» 本文:
モニクさんは本当に陽気な女性で、ついつい彼女の楽しげな話しぶりに引き込まれてしまいます。

今回モニクさんが紹介してくれた「DUO」は、楽しくおしゃべりをしながら、いつのまにかグラスを重ねてしまう、そんなワインです。

そのまま飲んでもいいし、軽くなにかをつまみながら、また、しっかり食事をしながらでも楽しめるという柔軟さも嬉しいポイント。
特にラベルに描かれている"ルルー"の存在が楽しく、このルルーは格好の肴になってくれそうですよ。



"ボルドーワイン"というと、ちょっと気取っていて、敷居が高くて、なんだか敬遠しちゃうのよねぇ…、それに、どうやって飲んだらいいの?と思う人もいるかもしれません。
でも、この「DUO」なら、思わず手に取って開けてみたくなりませんか?

普段の生活の中で気軽にボルドーワインを楽しめたら、なんだかとっても嬉しいかも。

寝かせて待たなくてもいいし、好きなときに好きなように飲んでいいのなら、ワインの楽しみ方は無限に広がりそうです。

型にはまらないワインの楽しみ方を、モニクさんはこの「DUO」で教えてくれたようです。

» 問題文: 本文のうち「そのまま飲んでもいいし」で始まる文から、「DUO」を楽しめる飲み方として挙げられているものをすべて抜き出してください。

» 抜粋データ:

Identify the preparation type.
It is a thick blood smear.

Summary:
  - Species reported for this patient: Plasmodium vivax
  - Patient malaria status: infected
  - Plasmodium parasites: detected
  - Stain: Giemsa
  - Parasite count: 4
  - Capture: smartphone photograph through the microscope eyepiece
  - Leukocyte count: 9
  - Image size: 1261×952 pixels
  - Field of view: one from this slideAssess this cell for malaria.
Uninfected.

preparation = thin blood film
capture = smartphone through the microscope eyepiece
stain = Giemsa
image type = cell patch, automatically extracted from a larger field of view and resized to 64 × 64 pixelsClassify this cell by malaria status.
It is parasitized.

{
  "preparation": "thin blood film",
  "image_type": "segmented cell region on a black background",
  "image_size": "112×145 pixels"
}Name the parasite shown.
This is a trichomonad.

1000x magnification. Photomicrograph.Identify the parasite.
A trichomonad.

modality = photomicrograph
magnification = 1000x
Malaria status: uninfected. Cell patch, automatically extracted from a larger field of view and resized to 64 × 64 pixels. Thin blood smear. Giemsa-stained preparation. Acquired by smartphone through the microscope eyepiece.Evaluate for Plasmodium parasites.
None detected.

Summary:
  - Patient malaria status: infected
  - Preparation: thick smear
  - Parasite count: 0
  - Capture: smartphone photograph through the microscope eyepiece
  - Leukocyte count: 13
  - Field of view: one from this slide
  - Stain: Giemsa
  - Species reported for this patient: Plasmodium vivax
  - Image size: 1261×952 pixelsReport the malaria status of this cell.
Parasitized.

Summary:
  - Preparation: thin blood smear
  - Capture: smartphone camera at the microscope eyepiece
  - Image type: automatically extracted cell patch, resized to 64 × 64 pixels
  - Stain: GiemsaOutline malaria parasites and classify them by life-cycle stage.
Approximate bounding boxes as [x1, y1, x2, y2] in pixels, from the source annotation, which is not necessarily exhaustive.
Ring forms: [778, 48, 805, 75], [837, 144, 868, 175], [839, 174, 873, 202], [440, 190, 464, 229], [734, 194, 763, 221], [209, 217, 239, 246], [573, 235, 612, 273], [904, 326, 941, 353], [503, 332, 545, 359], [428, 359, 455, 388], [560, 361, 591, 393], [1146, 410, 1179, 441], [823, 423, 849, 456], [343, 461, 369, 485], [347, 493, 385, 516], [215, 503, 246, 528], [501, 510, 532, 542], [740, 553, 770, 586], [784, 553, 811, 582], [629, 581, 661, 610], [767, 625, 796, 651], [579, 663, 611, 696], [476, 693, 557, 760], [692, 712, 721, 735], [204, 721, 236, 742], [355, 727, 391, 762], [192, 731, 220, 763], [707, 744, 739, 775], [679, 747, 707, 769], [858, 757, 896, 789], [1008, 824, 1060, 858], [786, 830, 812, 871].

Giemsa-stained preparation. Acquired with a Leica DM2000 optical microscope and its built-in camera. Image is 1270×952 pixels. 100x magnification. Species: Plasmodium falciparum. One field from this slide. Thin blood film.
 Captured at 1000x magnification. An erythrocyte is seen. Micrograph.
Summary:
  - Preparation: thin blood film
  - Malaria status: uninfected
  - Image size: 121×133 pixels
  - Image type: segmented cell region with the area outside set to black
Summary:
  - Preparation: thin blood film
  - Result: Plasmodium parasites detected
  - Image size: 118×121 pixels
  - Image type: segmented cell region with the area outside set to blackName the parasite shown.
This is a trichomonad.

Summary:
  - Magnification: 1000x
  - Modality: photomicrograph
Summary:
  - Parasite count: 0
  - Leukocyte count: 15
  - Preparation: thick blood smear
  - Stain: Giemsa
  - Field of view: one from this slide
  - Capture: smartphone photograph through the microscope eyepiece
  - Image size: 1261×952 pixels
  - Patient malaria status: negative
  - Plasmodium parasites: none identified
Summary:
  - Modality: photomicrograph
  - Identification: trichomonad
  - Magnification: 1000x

» 解答:
・そのまま飲む
・軽くなにかをつまみながら飲む
・しっかり食事をしながら飲む